AIM OF THE TASK:
In the listing that follows, how many lines contain "wildebeestblue"? Give the number only.

━━━━━━━━━━

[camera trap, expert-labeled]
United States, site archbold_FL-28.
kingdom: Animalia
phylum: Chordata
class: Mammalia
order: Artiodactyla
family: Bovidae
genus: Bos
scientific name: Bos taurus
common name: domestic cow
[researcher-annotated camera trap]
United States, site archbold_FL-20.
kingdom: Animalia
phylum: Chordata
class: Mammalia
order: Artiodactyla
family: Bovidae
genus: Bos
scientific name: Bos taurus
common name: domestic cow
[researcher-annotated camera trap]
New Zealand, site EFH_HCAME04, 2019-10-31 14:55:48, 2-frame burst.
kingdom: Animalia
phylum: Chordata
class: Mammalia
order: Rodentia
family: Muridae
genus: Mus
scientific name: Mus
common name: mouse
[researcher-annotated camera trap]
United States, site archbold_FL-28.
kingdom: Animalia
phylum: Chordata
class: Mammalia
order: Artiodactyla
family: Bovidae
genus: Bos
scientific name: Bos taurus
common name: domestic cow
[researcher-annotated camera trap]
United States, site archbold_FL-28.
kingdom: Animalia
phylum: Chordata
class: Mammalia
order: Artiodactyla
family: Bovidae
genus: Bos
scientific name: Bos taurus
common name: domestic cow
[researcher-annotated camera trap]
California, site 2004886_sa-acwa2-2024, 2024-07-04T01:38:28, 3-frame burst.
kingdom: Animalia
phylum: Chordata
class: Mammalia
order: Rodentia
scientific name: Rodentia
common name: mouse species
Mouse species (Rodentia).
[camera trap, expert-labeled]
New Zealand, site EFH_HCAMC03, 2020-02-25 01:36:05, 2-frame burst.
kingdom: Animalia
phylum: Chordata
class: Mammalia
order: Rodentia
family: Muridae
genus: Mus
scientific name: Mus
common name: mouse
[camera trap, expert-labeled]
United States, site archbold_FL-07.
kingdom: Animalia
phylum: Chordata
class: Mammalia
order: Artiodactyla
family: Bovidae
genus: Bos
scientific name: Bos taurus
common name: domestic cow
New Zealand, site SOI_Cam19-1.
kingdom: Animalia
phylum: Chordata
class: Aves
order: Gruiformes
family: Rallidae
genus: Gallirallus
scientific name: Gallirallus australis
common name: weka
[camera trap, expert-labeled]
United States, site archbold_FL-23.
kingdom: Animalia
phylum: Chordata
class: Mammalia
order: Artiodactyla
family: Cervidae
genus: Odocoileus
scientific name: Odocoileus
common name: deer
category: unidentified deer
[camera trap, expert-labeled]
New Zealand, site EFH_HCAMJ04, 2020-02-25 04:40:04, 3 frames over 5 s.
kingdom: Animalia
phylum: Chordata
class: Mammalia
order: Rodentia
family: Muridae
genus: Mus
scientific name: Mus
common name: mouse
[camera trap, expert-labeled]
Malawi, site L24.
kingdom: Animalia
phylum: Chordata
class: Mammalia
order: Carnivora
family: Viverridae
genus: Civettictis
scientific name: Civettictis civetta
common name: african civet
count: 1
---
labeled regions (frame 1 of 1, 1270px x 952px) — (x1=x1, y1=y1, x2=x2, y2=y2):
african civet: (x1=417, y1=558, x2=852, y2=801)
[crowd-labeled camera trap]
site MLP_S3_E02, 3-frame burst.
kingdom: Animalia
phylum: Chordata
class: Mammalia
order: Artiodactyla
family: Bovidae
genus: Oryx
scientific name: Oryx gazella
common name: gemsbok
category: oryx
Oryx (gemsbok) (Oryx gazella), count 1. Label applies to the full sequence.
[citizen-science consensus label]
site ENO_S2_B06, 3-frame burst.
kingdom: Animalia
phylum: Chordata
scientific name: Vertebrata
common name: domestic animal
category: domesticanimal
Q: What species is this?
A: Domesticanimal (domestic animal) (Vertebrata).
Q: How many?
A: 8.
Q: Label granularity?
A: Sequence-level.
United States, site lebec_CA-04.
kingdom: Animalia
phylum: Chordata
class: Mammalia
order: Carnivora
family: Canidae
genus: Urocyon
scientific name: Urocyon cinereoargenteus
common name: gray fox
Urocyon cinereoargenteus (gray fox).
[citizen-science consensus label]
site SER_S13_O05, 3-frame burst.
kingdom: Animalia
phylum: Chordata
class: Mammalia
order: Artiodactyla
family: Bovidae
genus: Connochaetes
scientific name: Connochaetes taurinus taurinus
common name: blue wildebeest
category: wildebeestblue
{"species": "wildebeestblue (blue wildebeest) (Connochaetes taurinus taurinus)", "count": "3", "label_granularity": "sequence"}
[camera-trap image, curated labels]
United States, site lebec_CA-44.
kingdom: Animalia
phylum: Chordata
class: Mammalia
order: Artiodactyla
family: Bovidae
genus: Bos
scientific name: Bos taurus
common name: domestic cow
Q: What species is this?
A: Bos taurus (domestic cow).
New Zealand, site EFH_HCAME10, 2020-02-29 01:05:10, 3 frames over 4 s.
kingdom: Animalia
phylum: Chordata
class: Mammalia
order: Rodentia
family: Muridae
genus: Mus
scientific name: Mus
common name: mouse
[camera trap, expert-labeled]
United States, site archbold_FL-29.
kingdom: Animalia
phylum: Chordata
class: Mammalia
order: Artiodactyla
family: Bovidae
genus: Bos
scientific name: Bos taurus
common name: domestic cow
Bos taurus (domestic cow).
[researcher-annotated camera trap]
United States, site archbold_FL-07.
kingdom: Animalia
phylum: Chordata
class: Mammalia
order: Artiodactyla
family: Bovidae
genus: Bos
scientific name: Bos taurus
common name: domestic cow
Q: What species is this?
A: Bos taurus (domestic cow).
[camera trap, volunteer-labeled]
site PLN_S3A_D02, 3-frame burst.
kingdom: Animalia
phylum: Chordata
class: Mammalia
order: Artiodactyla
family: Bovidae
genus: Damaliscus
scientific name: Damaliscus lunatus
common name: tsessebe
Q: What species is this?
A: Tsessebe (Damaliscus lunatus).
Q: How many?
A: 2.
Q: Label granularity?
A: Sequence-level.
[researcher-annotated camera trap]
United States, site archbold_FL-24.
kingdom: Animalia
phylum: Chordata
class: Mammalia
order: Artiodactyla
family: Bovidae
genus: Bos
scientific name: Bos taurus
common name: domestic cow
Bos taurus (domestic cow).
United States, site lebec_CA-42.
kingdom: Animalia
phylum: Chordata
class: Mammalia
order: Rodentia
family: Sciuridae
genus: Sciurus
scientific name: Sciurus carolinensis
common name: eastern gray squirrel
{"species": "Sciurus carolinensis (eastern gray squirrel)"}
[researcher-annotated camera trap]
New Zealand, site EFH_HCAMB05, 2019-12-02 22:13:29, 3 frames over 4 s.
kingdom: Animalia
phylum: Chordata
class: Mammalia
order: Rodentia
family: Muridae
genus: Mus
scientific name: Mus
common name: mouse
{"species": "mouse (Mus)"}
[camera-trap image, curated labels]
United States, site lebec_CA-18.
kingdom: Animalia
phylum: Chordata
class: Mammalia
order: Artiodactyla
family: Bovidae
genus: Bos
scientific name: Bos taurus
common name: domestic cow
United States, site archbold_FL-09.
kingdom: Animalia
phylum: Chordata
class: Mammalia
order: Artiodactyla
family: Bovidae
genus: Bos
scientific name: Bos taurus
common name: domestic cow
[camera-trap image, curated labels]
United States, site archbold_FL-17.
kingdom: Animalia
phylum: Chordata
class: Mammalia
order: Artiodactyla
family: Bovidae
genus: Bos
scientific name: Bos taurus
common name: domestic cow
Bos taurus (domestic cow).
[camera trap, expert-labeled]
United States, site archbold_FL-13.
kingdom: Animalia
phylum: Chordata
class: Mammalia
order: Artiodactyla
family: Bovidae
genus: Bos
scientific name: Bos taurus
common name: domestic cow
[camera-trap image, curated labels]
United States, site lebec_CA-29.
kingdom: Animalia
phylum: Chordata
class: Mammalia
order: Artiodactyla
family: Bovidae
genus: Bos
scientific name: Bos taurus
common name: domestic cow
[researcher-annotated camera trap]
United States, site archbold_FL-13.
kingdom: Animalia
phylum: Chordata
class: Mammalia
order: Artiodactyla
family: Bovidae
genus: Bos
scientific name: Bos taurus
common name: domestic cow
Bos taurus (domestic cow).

━━━━━━━━━━

RESPONSE:
2